The struggle to survive in a French colonial prison

SR 2061
461, Take 1
Interview with Nguyen Khac Ham
Please tell us how you got involved in giving out revolutionary handbills and how you got arrested.
Nguyen Khac Ham:
During the 1939-1940 period there was a working class movement here struggling for pay hikes and decrease of working hours. In 1939 especially, the French wanted to draft us into the colonial army and send us over to Europe to repair their war making implements for them, now that the French and German war was going on.
But we protested and refused to go. So there was a working class movement in opposition to the French attempt to send us over to France. As a result, we handed out a lot of leaflets. At night, we went to the city of Vinh and spread the leaflets out in all of the various factories. Subsequently, I got arrested and tortured. The French secret police at that time had many barbaric forms of torture.

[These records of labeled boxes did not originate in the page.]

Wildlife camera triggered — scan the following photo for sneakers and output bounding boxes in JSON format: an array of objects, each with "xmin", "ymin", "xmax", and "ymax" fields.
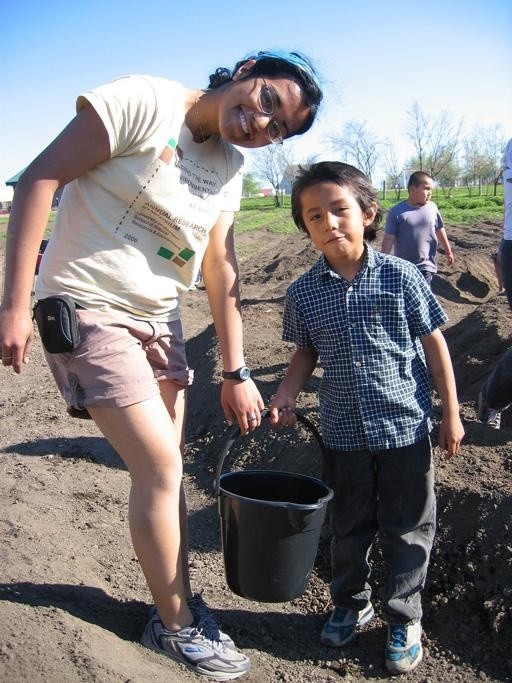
[
  {"xmin": 140, "ymin": 594, "xmax": 251, "ymax": 682},
  {"xmin": 384, "ymin": 623, "xmax": 422, "ymax": 675},
  {"xmin": 321, "ymin": 601, "xmax": 374, "ymax": 649}
]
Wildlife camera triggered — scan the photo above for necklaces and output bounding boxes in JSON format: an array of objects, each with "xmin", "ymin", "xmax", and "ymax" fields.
[{"xmin": 193, "ymin": 93, "xmax": 219, "ymax": 146}]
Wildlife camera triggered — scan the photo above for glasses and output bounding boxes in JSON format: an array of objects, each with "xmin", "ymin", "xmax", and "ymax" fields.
[{"xmin": 260, "ymin": 77, "xmax": 284, "ymax": 145}]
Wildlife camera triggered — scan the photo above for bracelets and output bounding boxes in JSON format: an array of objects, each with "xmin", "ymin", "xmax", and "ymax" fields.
[{"xmin": 446, "ymin": 251, "xmax": 454, "ymax": 254}]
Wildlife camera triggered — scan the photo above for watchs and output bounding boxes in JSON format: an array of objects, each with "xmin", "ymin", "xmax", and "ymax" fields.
[{"xmin": 220, "ymin": 364, "xmax": 251, "ymax": 383}]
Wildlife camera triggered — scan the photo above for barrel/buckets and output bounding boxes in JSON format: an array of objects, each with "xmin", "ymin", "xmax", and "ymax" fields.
[{"xmin": 212, "ymin": 408, "xmax": 333, "ymax": 604}]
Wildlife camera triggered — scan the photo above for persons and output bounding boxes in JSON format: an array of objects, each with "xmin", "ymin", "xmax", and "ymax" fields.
[
  {"xmin": 380, "ymin": 170, "xmax": 454, "ymax": 285},
  {"xmin": 0, "ymin": 49, "xmax": 324, "ymax": 681},
  {"xmin": 477, "ymin": 136, "xmax": 512, "ymax": 431},
  {"xmin": 267, "ymin": 159, "xmax": 466, "ymax": 674}
]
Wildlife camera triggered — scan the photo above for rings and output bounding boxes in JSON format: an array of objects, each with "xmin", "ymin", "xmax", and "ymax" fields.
[
  {"xmin": 248, "ymin": 414, "xmax": 257, "ymax": 421},
  {"xmin": 1, "ymin": 355, "xmax": 12, "ymax": 360}
]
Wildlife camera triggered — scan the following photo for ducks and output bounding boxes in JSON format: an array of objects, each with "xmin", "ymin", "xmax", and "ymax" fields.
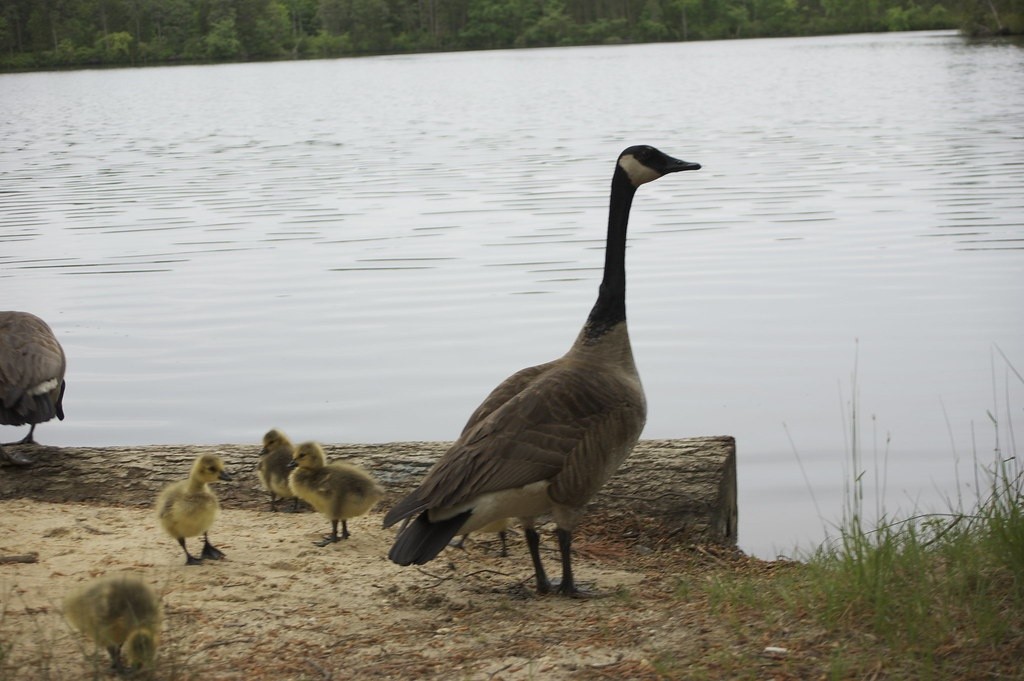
[
  {"xmin": 155, "ymin": 454, "xmax": 233, "ymax": 566},
  {"xmin": 64, "ymin": 577, "xmax": 160, "ymax": 674},
  {"xmin": 256, "ymin": 430, "xmax": 383, "ymax": 547}
]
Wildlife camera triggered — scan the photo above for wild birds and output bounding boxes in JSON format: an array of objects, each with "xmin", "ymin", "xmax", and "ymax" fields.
[
  {"xmin": 385, "ymin": 144, "xmax": 702, "ymax": 597},
  {"xmin": 0, "ymin": 312, "xmax": 67, "ymax": 442}
]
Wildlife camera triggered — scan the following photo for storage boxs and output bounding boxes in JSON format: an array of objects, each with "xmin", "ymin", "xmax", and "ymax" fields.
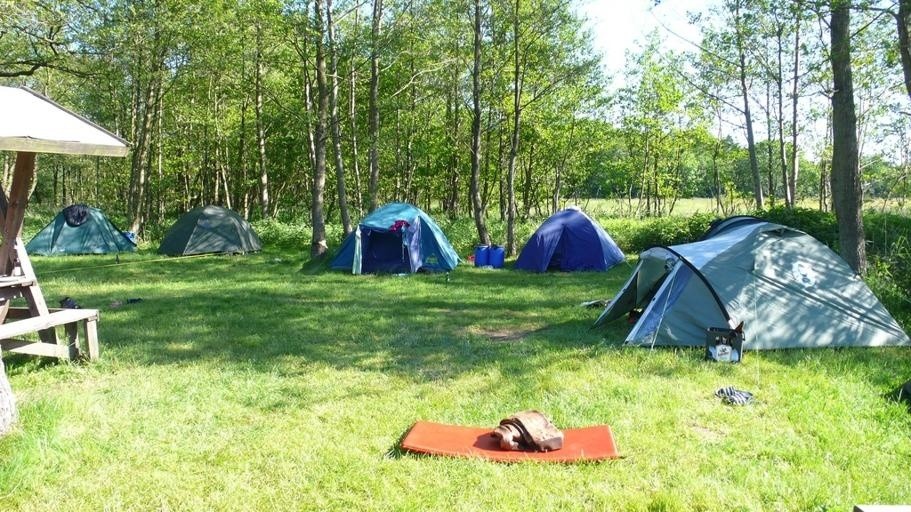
[{"xmin": 706, "ymin": 322, "xmax": 746, "ymax": 366}]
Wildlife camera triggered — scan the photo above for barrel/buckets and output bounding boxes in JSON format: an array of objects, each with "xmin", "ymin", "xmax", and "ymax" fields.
[
  {"xmin": 705, "ymin": 327, "xmax": 745, "ymax": 363},
  {"xmin": 474, "ymin": 246, "xmax": 489, "ymax": 267},
  {"xmin": 489, "ymin": 246, "xmax": 504, "ymax": 269}
]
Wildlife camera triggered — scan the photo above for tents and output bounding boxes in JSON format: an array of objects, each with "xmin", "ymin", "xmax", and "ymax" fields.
[
  {"xmin": 317, "ymin": 202, "xmax": 465, "ymax": 275},
  {"xmin": 21, "ymin": 203, "xmax": 143, "ymax": 257},
  {"xmin": 152, "ymin": 201, "xmax": 262, "ymax": 257},
  {"xmin": 590, "ymin": 219, "xmax": 911, "ymax": 353},
  {"xmin": 515, "ymin": 206, "xmax": 625, "ymax": 274},
  {"xmin": 700, "ymin": 216, "xmax": 759, "ymax": 239}
]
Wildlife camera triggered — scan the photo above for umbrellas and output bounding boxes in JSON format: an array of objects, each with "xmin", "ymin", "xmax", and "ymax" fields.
[{"xmin": 0, "ymin": 80, "xmax": 131, "ymax": 163}]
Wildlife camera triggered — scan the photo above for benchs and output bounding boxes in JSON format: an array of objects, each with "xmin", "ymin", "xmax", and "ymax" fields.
[{"xmin": 1, "ymin": 306, "xmax": 99, "ymax": 366}]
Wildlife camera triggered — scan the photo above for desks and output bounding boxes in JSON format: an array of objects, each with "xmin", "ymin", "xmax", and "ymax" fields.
[{"xmin": 1, "ymin": 267, "xmax": 38, "ymax": 319}]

I was hanged up in mid air with a rope and beaten with sticks in the meantime. This went on for two weeks. The beating would start around 7 p.m. and ended around 9 p.m. or 8 p.m. on some days. I refused to divulge any information. At that time, if you gave them a lot of information, they still kept you in prison. And if you did not divulge any information, they would give you a sentence. After a month of this kind of interrogation, they sentenced me to twelve years of imprisonment.
For cadres whom they considered low level, they had them jailed in Lao Binh . But for cadres whom they thought to be more active like me, they exiled us to Ban Me Thuot. In Ban Me Thuot" from 1931 to 1939 many political prisoners were killed because of the struggle in prison. The Ban Me Thuot" area was formerly an area inhabited by minority people and an area where the climate was extremely unfavorable.
The French exiled Communist political prisoners there in order to use their labor to open up the forest and build the city of Ban Me Thuot". This was because they did not have to pay a penny for this kind of development. Secondly they exiled us there in order to have us killed by the unfavorable climate and terrain and the hard labor. After we arrived, many of us contracted malarial disease and urinated blood (resulting from hemorrhages caused by a virus transmitted by the mosquitoes) and died in large number as a result.
But we staged continual struggles there. There are some in the Central Committee now like Mr. Nguyen Duy Trinh who had been there before me and who, subsequently, got additional sentences as a result of the struggles in the prison and were exiled to the penal island of Con Lon. But for political prisoners of our generation who got sent up there in 1940, the conditions were extremely harsh. There were six main cells in the prison and we were placed in long rows in these cells with our feet shackled to long cangues.
In the morning, after the gong sounded, they unlocked our feet from the cangues and herded us out of the cells to make us work. While working, we usually got whipped. The food situation was very bad. But we continued to struggle. In 1937, there had been a huge struggle in the prison. And although many people were given additional sentences and exiled elsewhere, the food situation improved somewhat.
But in 1939, during the period of the French-German war, they cut down on the food ration. As a result, the food situation was extremely critical. And so we had to stage continual struggle. When we went on strike and presented them with demands for more food, they had us beaten up very badly. They used the Rhade (an ethnic minority in the area) soldiers to beat us up.